Perpetual MourningLevirate (practice of marrying the widow of a deceased brother) is practiced in the Punjab, Haryana, Uttaranchal regions and by communities of all castes – Brahmins, Rajput, Backward castes. Very few happen in South India, although it does happen.

Naturally incidents of remarriage is higher in the North than the South. In Chen’s sample of 550 women, 72 northern and 33 southern widows had remarried.

Who remarries?

Widows aged between less than 20 and 35. Nobody 0ver 35 had remarried in Chen’s sample.  Remarriage of widows over 40 is seldom considered, even by the women themselves.  This is not that different from reality for all women everywhere!

Caste: Some subcaste within a caste would allow while others disallow remarriage.  Practice differs between urban and rural areas.

Children: “Among all widows . . . the sharpest divide is between childless widows and widowed mothers.”  The remarriage rate for childless widows is almost double.  Next the divide is between those with only daughters and those with sons. With even one son, especially a teenager, a widowed mother is highly unlikely to remarry. Irrespective of their age at widowhood, widowed mothers with four or more children are very unlikely to remarry.

Property:  If her husband owned land and if she has a son, whose right to his father’s land cannot be challenged under either customary or modern law, a widow will seldom remarry.
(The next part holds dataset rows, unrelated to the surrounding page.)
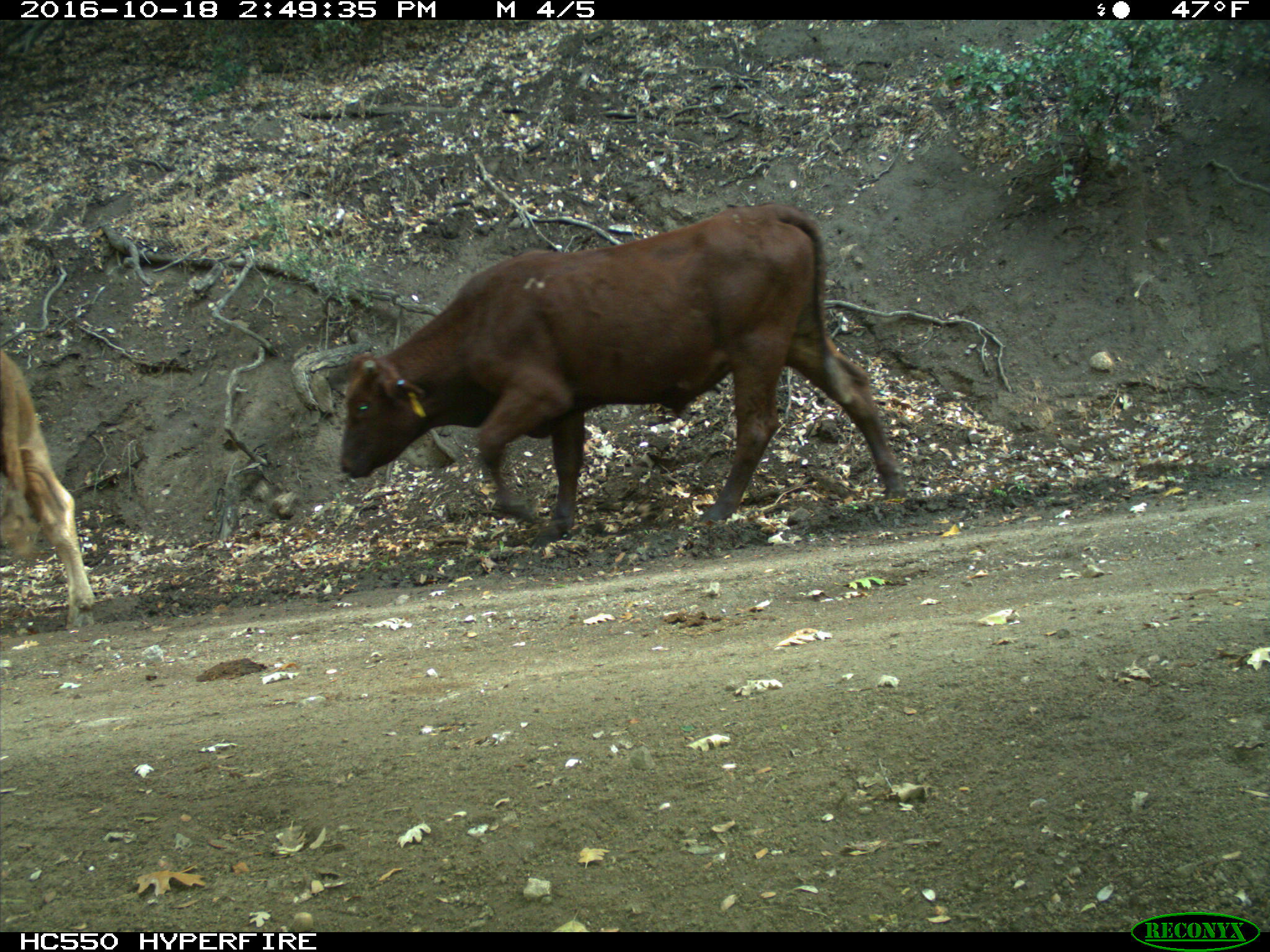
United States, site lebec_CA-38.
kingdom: Animalia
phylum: Chordata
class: Mammalia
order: Artiodactyla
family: Bovidae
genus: Bos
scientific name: Bos taurus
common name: domestic cow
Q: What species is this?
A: Bos taurus (domestic cow).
Still many widows with land do remarry because of levirate. Although many widows do lose their right to property, Chen says this explains why “fewer than expected had to forfeit their rights.” (86)
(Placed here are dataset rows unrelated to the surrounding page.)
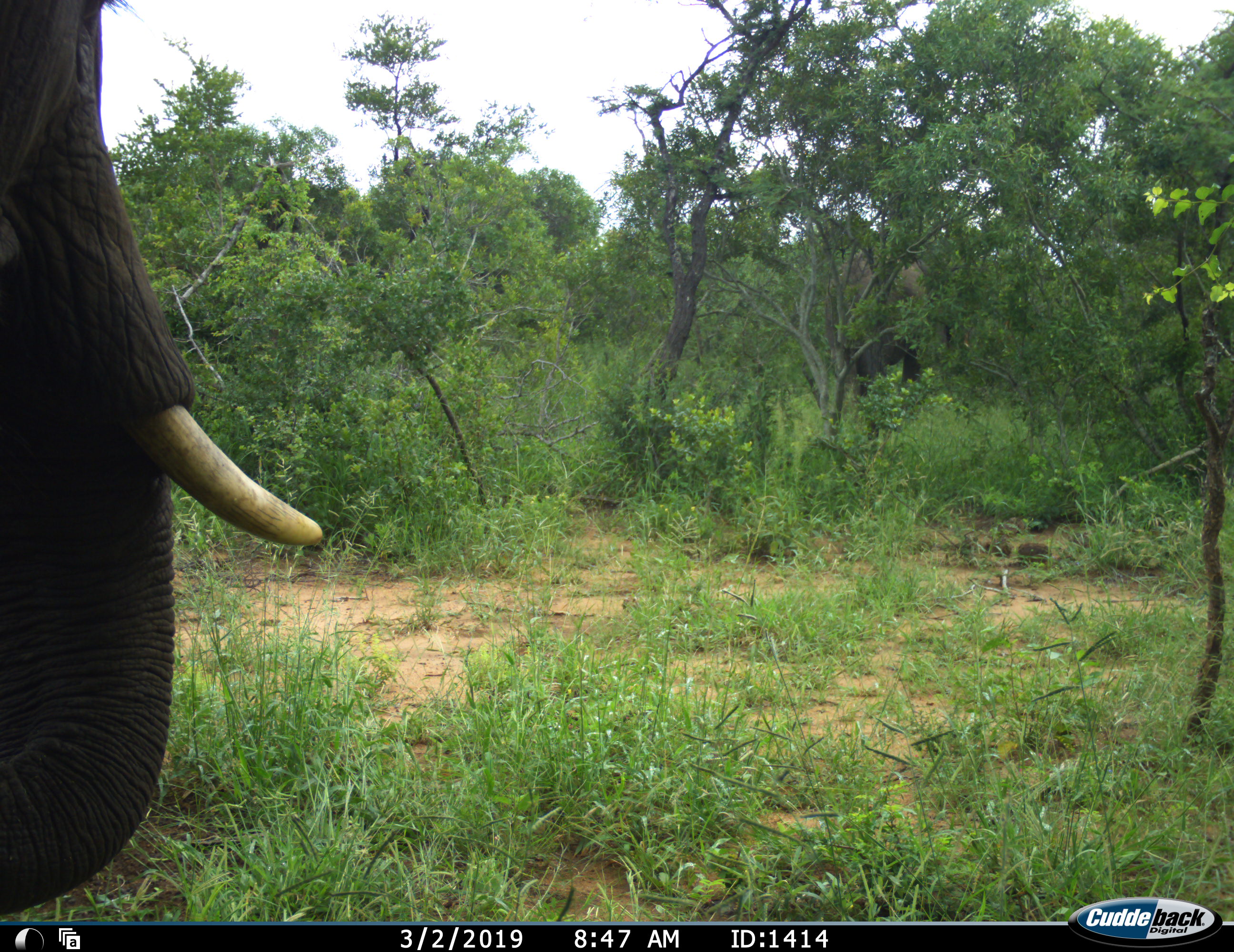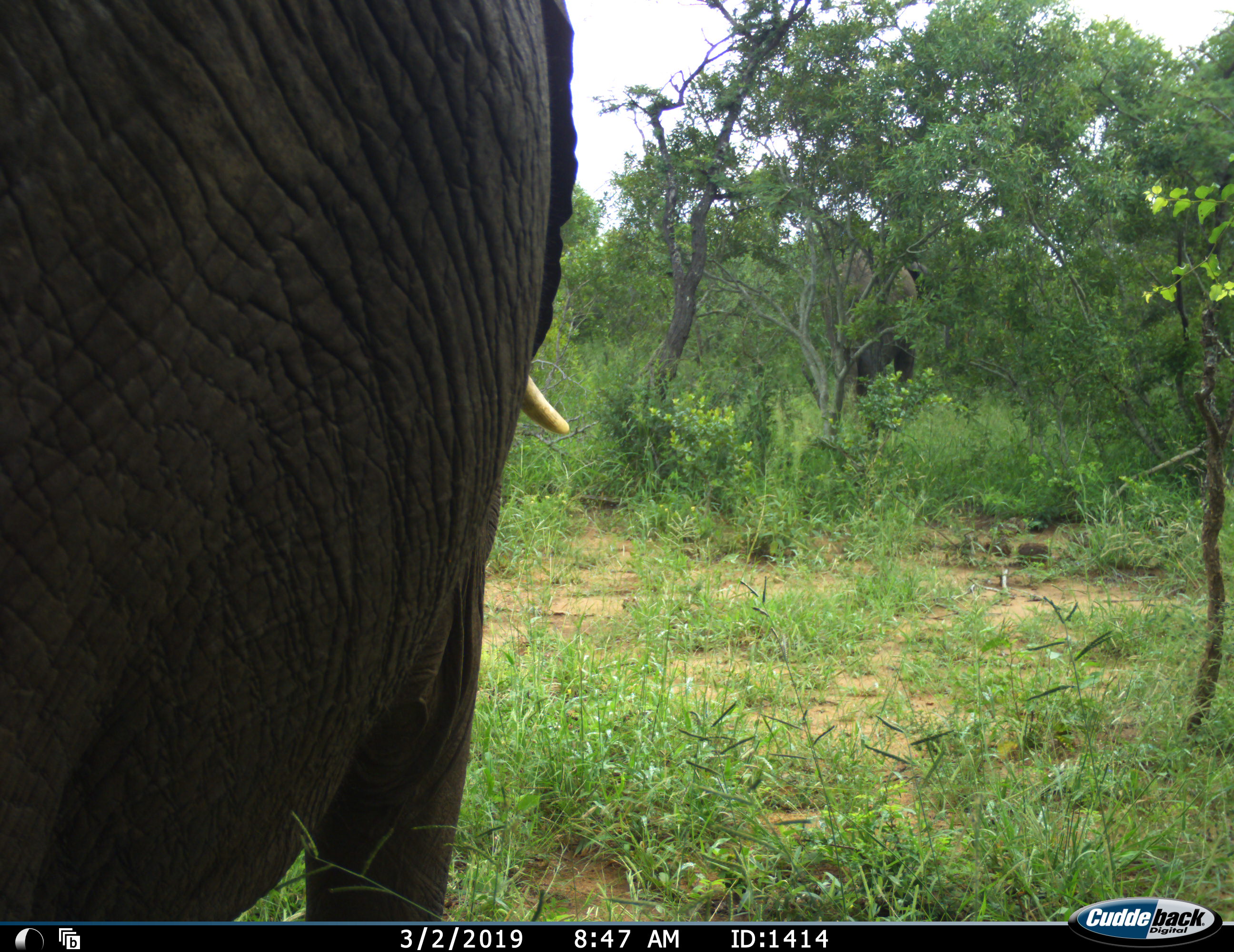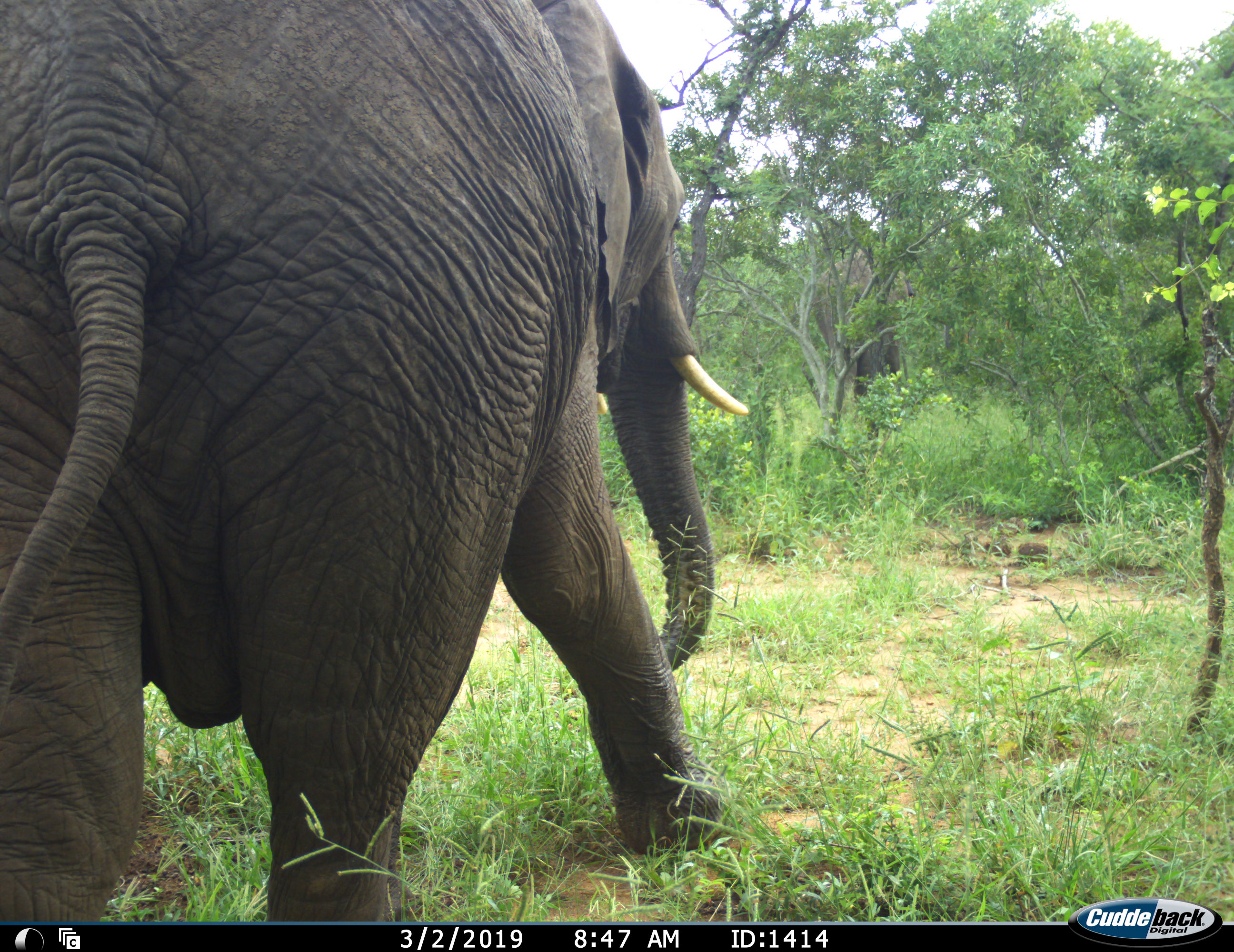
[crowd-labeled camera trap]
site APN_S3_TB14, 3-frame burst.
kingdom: Animalia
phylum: Chordata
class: Mammalia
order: Proboscidea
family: Elephantidae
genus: Loxodonta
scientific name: Loxodonta africana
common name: african bush elephant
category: elephant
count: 2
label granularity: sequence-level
For Indian as well as non-Indian,  that Hindu widows are not “allowed” to remarry is the single most shocking idea and leaves a lasting impression. Not their poverty, not their powerlessness, but that they cannot marry, cannot wear colors, cannot wear bindi, etc. bothers many people as the most awful thing about widowhood.

Why do Hindu widows, when their communities sanction and approves it, and marriage proposals are brought to them, choose to remain single?
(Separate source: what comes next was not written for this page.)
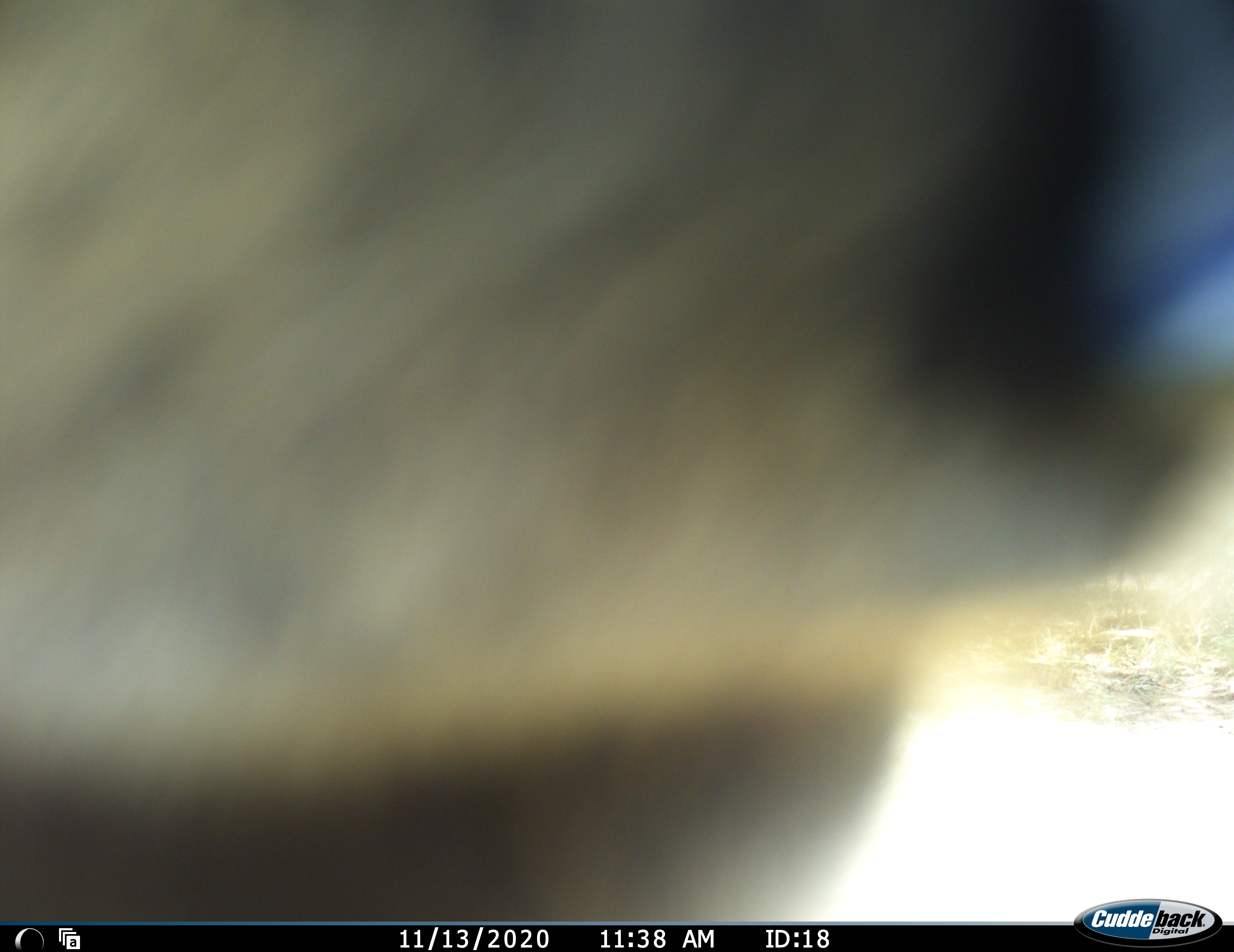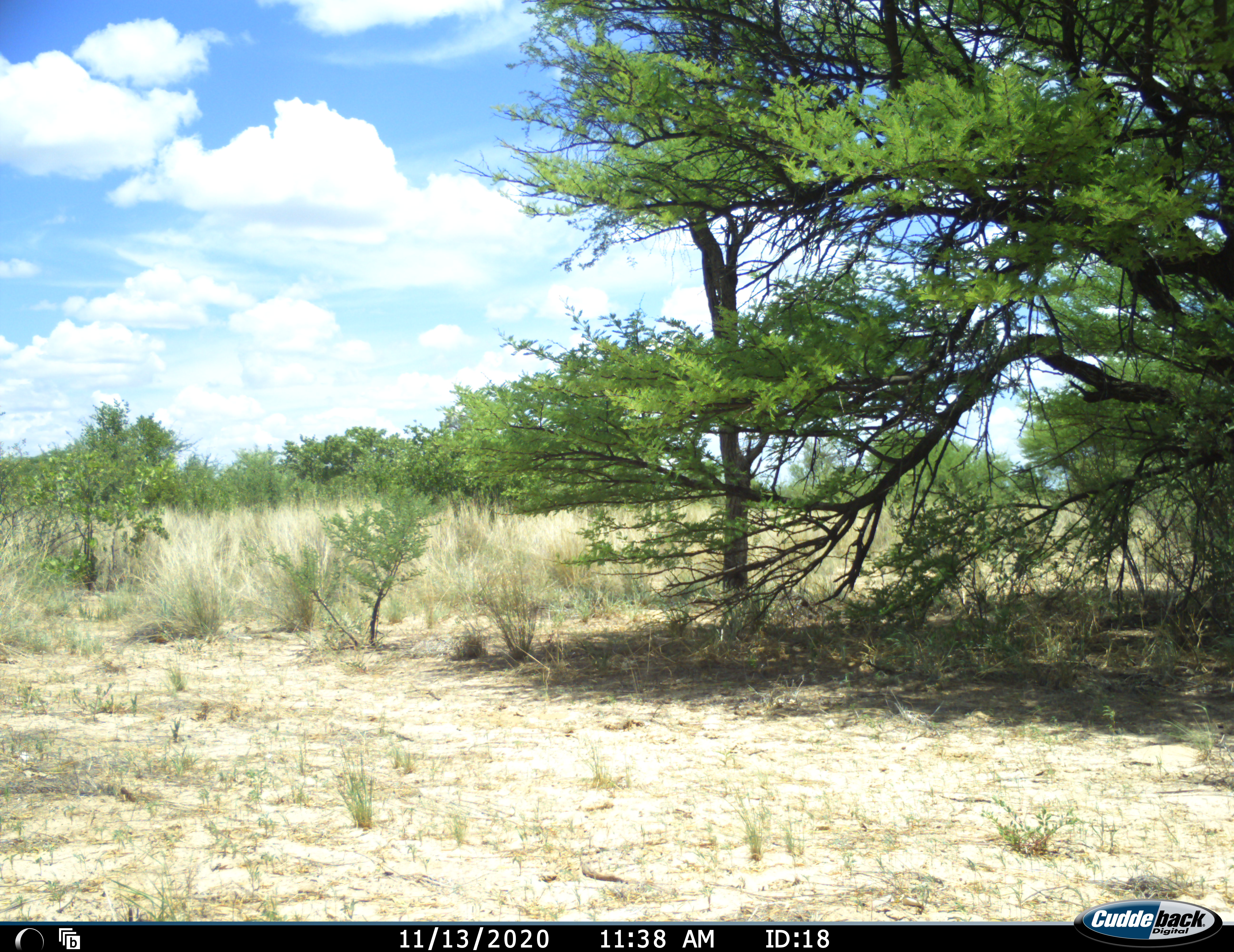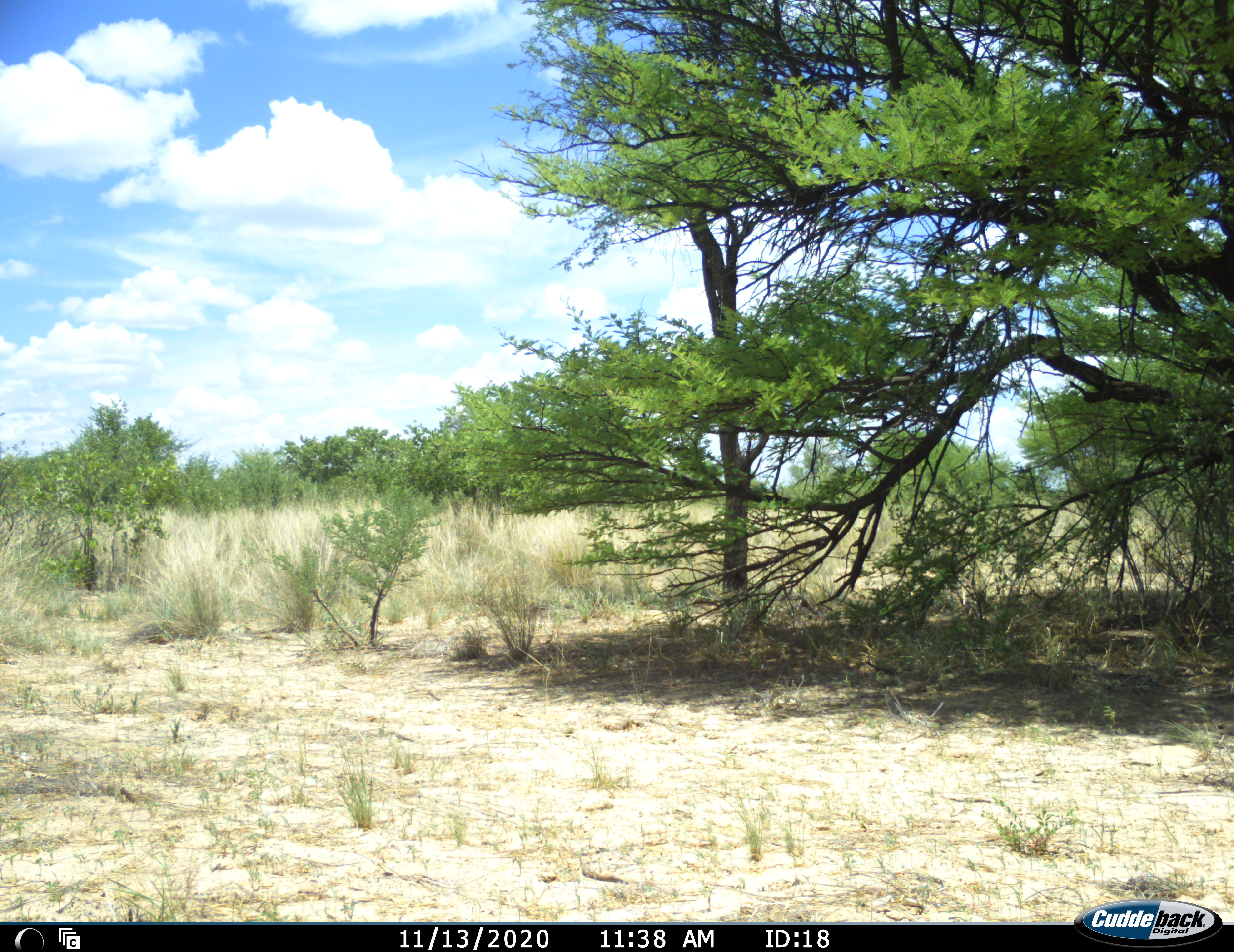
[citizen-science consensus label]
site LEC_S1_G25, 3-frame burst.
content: unidentified animal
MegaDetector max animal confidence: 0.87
The reasons they gave Chen:  they did not desire any more children, they worried about the welfare of their children if they remarried, they wanted to retain control over their property, and nearly 33% expressed doubt that a second marriage would bring economic security or emotional satisfaction!

In a study of widows in Bangalore, over half the number expressed fear for the welfare of their children if they remarried.   Many men choose not to remarry for the same reason that a step-mother may abuse his children.

Some of the women “went on to explain that as a widowed mother they have an identity which is preferable to the identity of a remarried widow and they have security as their children, once they grow up, are likely to support and protect them.” (88)

Many expressed negative expectations of remarriage, having experienced a bad first marriage, “A husband only means trouble.”  They were also uncertain about its longevity.  Many remarried widows were widowed again.  In case of levirate the men often abandon them or take on a mistress. Sometimes the women, frustrated by their marriage, take on lovers or elope.

Why do widows remarry?

Most common reason is to have children.  If they had children and no land then the most common reasons cited were lack of family support and inability to find jobs.  Remarriage then is an opportunity to stabilize.

All said and done whether a community sanctions remarriage or prohibits it, there is a stigma attached to it. There is a perception of it being an inferior kind of a marriage, and there are several down sides to it. It these pressures were not there perhaps there may be more remarriages.  But I am not sure the widow who wishes not to remarry is also not finding her single status preferable, even satisfying, as long as she has some control over her life.